Ensuite, effectivement, vous avez pour habitude, Monsieur BRIAND, de caricaturer les positions de vos contradicteurs, en particulier quand il s’agit d’écologistes. Vous devez vous sentir particulièrement mal à l’aise sur ces thématiques pour ainsi nous attaquer régulièrement. Nous n’espérons pas les crises, nous n’espérons pas qu’elles soient structurelles, Monsieur, mais nous avons les yeux grands ouverts et nous voyons la réalité sociale, économique et environnementale de notre pays, et de la planète entière. Et très sincèrement, Monsieur BRIAND, et c’est là personnellement que je vous le dis, le fait de dire très tranquillement à nos concitoyens, aux habitants de la métropole – et je prendrai des références de cinéma comme mes collègues, mais les miennes sont peut-être un peu différentes – comme le serpent dans « Mowgli » : « Aie confiance ! », ça ne fonctionne pas. Les habitants sont des adultes, vous devez leur parler en responsabilité, et oui, ils peuvent entendre que c’est compliqué et que nous, en tant qu’élus, on va assumer ces responsabilités. Or, vous n’assumez pas, en parlant comme vous le faites, vos responsabilités.
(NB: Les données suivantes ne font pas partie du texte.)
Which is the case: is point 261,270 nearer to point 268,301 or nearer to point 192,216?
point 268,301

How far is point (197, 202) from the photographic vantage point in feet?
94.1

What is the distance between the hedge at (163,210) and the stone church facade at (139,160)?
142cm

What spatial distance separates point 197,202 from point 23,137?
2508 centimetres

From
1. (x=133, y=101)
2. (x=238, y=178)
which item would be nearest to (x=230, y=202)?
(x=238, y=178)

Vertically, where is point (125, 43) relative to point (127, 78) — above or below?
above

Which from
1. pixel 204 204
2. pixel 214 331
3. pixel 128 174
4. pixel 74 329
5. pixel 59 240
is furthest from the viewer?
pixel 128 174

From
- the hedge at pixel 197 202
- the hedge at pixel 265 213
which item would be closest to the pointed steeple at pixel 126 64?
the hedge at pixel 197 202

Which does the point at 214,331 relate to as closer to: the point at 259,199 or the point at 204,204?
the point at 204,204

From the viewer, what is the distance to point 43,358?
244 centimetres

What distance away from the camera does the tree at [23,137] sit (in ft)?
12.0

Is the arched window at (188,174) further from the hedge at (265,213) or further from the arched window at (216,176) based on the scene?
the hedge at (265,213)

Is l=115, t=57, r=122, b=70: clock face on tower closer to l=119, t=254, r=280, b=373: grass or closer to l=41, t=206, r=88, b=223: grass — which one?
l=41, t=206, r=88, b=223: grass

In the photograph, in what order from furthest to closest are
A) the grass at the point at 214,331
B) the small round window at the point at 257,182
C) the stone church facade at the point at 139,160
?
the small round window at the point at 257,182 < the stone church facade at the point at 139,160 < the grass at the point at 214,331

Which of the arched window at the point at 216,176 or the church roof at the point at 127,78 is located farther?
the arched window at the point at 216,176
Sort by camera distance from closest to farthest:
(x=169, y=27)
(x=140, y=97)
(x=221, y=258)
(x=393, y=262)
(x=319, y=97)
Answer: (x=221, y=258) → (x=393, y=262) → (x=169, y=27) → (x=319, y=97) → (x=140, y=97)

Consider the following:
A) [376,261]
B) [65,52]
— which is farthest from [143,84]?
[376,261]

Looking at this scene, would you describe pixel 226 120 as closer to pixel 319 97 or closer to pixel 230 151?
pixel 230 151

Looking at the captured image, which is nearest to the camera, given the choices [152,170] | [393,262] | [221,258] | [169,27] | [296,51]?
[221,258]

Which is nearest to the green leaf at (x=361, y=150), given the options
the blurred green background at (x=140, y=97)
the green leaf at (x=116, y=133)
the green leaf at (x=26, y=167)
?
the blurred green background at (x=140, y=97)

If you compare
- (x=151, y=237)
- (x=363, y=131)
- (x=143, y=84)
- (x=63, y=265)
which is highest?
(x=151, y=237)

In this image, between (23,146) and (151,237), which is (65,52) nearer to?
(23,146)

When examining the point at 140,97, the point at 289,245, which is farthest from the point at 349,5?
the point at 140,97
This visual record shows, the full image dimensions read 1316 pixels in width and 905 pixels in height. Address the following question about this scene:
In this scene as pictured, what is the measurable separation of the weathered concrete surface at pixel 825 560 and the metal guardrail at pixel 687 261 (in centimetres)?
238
Juste un petit focus, Monsieur MOUDENC, sur l’endettement. Je n’avais pas prévu de le faire, mais je souhaite poursuivre et livrer quelques citations de la chambre régionale des comptes. « Si l’encours du budget principal et des budgets annexes est tout à fait soutenable au vu de la capacité d’autofinancement dégagée par le budget principal, c’est-à-dire à celui de 2019, son niveau est multiplié par trois en intégrant l’encours des principaux satellites, dont Tisséo Collectivités, et apparaît de ce fait beaucoup plus délicat à assumer. » Quand on connaît les précautions sémantiques de ceux qui rédigent ces rapports, on sait ce que cela veut dire. Il est aussi écrit en conclusion, au dernier paragraphe, si vous voulez le retrouver, « la capacité de Toulouse Métropole à maintenir un niveau d’investissement équivalent à celui du cycle 2014-2019, » c’est ce que vous nous annoncez vouloir faire, « dépend de sa capacité à maintenir la dynamique. »

Effectivement, entre-temps, il y a eu la crise, conjoncturelle ou structurelle, suivant les appréciations. « La réforme fiscale en cours et les effets de la crise du Covid-19 risquent, » c’est gentiment dit, « d’infléchir la dynamique de la métropole toulousaine à un niveau encore largement incertain. » Et s’il y a un constat qu’on peut faire ensemble, au moins un, c’est la fragilité bilancielle de la Métropole et de la Métropole consolidée. Alors oui, les incertitudes qui sont devant nous nous obligent effectivement à de la responsabilité et à de la précaution sur les décisions que nous prenons.